[What needs to be done] Find the line that contains "How much distance exists" in the entries below. Output it and each later line exactly, and nothing else.

[Some records]

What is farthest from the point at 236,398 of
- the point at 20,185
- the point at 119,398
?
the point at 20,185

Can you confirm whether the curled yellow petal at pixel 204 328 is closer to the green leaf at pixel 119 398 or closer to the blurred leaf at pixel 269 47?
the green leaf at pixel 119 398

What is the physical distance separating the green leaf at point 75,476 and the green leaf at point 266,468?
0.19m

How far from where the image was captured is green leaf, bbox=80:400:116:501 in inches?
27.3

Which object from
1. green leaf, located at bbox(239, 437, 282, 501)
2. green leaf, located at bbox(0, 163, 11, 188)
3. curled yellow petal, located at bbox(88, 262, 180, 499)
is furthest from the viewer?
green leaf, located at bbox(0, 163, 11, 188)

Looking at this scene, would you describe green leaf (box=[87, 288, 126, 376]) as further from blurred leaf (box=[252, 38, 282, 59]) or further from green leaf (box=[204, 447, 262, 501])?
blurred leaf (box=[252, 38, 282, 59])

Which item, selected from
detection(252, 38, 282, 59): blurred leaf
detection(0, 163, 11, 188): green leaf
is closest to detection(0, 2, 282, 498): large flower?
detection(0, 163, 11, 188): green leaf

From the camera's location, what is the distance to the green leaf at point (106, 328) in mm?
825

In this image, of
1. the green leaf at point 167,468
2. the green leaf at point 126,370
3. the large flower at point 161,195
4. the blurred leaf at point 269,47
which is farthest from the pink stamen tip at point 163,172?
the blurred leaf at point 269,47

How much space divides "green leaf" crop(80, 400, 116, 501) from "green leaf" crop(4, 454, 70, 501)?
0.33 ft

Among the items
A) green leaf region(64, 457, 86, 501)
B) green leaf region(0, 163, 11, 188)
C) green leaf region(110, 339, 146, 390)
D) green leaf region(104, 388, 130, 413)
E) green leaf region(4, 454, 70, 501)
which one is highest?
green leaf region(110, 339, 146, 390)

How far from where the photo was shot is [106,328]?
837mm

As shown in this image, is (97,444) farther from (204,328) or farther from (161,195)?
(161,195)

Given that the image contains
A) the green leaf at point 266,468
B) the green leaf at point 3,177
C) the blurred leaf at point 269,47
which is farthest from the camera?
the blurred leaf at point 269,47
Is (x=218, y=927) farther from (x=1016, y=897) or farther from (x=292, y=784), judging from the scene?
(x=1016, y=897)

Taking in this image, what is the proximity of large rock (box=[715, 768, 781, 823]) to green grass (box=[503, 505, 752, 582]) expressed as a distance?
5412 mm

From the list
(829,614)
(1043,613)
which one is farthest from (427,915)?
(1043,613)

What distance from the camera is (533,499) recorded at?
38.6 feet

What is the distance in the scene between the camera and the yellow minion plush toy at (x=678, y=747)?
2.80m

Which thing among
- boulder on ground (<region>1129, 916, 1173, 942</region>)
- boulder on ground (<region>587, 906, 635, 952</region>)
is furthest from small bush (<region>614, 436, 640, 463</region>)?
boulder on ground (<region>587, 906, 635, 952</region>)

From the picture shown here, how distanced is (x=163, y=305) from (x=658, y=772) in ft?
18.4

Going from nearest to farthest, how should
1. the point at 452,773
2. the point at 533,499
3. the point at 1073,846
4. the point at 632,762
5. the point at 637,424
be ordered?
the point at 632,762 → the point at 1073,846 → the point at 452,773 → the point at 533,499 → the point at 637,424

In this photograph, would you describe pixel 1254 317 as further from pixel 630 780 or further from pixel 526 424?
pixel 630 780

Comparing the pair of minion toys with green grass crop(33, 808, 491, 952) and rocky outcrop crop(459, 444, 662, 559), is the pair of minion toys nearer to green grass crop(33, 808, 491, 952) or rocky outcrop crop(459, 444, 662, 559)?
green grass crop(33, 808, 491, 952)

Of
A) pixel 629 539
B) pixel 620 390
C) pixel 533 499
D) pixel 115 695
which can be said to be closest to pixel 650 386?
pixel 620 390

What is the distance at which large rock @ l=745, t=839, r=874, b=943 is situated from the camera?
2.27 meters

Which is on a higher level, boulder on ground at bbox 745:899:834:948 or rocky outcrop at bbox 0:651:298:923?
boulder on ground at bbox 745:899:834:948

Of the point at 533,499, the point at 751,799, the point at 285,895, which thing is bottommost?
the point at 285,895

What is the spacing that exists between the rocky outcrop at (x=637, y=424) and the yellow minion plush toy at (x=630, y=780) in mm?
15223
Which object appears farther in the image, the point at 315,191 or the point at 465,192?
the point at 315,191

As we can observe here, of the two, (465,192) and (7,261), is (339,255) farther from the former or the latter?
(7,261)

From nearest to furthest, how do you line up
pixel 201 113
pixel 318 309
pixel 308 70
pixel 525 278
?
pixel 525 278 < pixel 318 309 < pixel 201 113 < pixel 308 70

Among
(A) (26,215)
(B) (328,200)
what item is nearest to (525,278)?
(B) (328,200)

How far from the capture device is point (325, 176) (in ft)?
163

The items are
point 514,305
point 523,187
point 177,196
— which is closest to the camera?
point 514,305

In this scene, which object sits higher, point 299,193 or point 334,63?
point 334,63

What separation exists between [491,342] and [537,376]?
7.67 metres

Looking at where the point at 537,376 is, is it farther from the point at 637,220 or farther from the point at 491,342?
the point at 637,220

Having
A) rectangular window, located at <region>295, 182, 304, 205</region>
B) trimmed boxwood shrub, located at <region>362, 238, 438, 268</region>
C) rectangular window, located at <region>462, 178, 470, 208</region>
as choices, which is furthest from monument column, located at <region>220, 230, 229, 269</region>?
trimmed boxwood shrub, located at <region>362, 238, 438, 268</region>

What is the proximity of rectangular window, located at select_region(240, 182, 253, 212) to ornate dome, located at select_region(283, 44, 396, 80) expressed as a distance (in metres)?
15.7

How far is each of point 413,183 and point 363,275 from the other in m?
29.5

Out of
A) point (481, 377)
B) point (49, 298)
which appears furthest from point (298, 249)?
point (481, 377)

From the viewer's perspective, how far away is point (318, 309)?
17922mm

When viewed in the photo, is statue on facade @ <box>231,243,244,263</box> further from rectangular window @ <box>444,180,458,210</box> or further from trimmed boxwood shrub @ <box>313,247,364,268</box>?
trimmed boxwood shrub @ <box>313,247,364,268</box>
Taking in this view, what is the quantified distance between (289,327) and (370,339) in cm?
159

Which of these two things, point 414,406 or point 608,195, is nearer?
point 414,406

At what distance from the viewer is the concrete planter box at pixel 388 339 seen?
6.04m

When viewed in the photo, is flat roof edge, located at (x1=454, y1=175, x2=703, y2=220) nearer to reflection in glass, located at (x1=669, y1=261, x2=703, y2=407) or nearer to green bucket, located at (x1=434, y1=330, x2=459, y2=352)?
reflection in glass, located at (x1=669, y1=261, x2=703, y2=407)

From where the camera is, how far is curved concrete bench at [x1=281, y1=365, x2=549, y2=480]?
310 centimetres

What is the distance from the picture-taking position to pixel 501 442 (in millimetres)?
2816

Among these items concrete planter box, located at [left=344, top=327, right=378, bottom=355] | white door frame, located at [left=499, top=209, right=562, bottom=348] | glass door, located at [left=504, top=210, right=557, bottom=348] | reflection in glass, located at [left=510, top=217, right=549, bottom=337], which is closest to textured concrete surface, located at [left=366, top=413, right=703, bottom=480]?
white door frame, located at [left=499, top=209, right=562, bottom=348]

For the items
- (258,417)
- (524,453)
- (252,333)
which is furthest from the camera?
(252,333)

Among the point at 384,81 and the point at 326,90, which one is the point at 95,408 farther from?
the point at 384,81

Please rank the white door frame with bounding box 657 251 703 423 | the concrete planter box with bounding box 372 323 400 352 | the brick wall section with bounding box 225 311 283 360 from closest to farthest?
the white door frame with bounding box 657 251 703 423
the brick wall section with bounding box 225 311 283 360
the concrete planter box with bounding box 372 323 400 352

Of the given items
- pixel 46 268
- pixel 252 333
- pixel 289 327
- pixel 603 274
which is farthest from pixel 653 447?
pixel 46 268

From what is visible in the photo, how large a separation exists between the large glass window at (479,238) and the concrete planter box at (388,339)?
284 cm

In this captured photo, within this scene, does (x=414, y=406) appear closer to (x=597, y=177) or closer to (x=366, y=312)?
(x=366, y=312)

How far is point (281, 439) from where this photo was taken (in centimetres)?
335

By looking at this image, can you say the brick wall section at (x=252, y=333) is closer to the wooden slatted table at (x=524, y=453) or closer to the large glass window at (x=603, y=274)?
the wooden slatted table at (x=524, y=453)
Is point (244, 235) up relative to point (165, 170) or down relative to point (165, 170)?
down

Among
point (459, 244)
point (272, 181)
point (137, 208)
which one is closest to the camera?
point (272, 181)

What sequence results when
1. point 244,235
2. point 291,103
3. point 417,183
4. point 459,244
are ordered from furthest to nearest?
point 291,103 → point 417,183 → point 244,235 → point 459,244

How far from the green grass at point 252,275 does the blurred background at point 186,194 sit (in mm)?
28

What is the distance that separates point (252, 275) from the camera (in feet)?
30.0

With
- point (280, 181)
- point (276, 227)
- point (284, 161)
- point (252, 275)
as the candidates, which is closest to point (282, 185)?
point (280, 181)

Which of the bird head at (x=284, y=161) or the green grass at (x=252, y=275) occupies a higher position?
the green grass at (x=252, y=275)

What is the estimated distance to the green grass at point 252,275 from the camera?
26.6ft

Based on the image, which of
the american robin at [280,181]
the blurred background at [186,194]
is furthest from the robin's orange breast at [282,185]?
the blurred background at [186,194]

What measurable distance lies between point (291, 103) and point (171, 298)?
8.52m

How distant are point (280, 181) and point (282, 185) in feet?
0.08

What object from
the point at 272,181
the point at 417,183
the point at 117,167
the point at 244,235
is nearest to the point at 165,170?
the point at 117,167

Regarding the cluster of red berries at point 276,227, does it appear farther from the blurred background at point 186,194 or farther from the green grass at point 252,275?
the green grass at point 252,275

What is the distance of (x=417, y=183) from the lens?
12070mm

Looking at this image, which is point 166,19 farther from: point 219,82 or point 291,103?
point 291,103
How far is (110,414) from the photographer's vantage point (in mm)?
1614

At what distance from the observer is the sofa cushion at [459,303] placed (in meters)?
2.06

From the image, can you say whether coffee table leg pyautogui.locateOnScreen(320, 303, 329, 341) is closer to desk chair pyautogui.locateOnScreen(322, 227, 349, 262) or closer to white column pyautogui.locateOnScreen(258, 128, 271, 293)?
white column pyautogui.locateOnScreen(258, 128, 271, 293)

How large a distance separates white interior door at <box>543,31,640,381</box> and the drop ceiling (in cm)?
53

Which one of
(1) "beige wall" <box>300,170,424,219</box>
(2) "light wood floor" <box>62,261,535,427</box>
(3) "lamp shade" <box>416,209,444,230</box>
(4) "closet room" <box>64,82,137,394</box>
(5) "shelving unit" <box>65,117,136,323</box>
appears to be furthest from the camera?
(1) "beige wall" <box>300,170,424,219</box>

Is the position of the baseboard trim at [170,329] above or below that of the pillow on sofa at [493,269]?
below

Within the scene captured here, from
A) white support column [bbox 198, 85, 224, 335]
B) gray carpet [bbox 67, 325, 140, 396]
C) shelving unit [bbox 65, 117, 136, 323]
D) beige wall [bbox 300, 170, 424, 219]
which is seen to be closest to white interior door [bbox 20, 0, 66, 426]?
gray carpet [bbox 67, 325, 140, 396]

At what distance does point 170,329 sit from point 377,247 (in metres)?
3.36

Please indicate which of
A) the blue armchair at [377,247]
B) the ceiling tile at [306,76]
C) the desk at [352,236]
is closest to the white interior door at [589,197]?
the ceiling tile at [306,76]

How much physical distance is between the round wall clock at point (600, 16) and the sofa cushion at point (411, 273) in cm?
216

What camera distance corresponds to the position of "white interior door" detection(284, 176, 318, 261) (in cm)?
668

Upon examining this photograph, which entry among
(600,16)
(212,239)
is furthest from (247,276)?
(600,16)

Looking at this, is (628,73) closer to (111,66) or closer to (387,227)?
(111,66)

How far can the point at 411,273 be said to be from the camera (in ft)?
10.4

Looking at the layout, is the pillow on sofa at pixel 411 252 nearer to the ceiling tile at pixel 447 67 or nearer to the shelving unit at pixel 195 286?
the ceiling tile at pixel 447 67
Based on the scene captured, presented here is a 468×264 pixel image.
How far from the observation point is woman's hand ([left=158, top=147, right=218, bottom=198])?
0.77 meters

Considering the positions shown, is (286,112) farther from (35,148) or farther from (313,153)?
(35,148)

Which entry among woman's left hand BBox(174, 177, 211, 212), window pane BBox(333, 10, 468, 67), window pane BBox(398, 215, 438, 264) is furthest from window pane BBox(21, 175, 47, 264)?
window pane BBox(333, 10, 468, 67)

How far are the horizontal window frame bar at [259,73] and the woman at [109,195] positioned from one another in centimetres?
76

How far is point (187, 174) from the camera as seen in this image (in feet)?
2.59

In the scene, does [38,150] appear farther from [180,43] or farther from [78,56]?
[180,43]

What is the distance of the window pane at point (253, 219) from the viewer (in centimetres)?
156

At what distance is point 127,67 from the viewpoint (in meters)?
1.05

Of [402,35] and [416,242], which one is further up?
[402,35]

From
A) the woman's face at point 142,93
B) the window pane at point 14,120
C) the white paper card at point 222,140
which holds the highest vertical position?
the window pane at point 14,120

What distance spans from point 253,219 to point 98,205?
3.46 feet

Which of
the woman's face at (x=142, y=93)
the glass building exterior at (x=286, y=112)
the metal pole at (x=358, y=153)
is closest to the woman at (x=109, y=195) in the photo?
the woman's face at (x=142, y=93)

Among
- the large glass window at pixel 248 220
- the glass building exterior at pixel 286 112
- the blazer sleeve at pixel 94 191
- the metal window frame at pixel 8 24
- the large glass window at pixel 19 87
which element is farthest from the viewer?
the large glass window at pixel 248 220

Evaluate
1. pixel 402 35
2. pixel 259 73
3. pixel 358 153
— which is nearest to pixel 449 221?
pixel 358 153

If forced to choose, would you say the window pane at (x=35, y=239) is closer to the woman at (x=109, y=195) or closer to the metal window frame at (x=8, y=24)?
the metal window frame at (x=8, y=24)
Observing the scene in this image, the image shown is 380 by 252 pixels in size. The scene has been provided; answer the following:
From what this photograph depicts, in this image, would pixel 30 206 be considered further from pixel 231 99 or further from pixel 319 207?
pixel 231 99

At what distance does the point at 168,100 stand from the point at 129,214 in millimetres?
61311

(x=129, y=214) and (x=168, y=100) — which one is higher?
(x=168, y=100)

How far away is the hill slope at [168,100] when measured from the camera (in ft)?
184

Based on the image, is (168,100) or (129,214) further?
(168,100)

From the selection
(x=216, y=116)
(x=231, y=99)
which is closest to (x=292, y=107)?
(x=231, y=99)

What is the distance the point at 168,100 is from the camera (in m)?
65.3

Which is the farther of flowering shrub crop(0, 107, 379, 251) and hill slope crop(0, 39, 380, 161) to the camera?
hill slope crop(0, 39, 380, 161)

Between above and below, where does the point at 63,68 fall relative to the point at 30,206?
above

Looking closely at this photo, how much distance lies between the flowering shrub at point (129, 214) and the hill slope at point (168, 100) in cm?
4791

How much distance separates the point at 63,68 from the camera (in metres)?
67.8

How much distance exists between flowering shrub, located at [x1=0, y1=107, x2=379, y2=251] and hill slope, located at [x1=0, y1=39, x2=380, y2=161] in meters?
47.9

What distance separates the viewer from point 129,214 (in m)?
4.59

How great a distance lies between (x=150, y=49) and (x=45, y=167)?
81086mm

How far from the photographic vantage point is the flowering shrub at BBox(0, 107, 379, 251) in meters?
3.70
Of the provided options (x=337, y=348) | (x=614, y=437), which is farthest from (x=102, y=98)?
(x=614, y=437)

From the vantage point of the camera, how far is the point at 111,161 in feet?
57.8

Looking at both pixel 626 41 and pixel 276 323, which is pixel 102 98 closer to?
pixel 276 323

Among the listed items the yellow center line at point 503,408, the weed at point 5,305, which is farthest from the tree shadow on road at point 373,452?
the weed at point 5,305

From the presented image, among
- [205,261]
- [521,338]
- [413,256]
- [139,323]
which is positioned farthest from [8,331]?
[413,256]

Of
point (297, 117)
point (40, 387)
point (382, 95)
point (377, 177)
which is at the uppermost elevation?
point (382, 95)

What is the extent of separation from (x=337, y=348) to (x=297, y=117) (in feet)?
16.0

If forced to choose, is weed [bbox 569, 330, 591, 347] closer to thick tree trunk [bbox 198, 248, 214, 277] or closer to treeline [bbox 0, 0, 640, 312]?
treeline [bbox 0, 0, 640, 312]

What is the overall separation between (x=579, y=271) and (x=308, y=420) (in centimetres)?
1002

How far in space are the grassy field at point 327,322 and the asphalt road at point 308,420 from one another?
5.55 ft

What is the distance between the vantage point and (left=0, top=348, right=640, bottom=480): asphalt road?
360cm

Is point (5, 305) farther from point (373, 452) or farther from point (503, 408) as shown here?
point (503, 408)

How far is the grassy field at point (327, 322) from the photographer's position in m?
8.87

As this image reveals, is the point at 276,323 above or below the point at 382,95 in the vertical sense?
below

[Output]
How much distance exists between flowering shrub, located at [x1=0, y1=107, x2=379, y2=251] and hill slope, located at [x1=0, y1=39, x2=380, y2=161] in meters?
47.9

What distance separates the viewer from point 129,214 (in m)?
4.59

How great a distance lies between (x=150, y=49) and (x=45, y=167)?
81086mm

How far from the photographic vantage point is the flowering shrub at BBox(0, 107, 379, 251) in meters?
3.70
Of the provided options (x=337, y=348) | (x=614, y=437), which is farthest from (x=102, y=98)?
(x=614, y=437)

From the vantage point of the camera, how far is the point at 111,161 in feet?
57.8

Looking at both pixel 626 41 and pixel 276 323, which is pixel 102 98 closer to?
pixel 276 323

Among the listed items the yellow center line at point 503,408, the weed at point 5,305, which is farthest from the tree shadow on road at point 373,452?
the weed at point 5,305

From the presented image, among
- [205,261]
- [521,338]
- [413,256]
- [139,323]
which is positioned farthest from [8,331]?
[413,256]

Of
point (297, 117)
point (40, 387)
point (382, 95)
point (377, 177)
which is at the uppermost elevation?
point (382, 95)

What is the extent of separation from (x=337, y=348) to (x=297, y=117) (in feet)?
16.0

If forced to choose, is weed [bbox 569, 330, 591, 347] closer to thick tree trunk [bbox 198, 248, 214, 277] or closer to treeline [bbox 0, 0, 640, 312]?
treeline [bbox 0, 0, 640, 312]

What is the overall separation between (x=579, y=271) and (x=308, y=420) (in centimetres)?
1002

How far in space are the grassy field at point 327,322 and the asphalt road at point 308,420 from one another?
5.55 ft

What is the distance between the vantage point and (left=0, top=348, right=640, bottom=480): asphalt road?
360cm

Is point (5, 305) farther from point (373, 452) or farther from point (503, 408) as shown here?
point (503, 408)

How far is the grassy field at point (327, 322) from the photographer's position in m?
8.87

As this image reveals, is the point at 276,323 above or below the point at 382,95 in the vertical sense?
below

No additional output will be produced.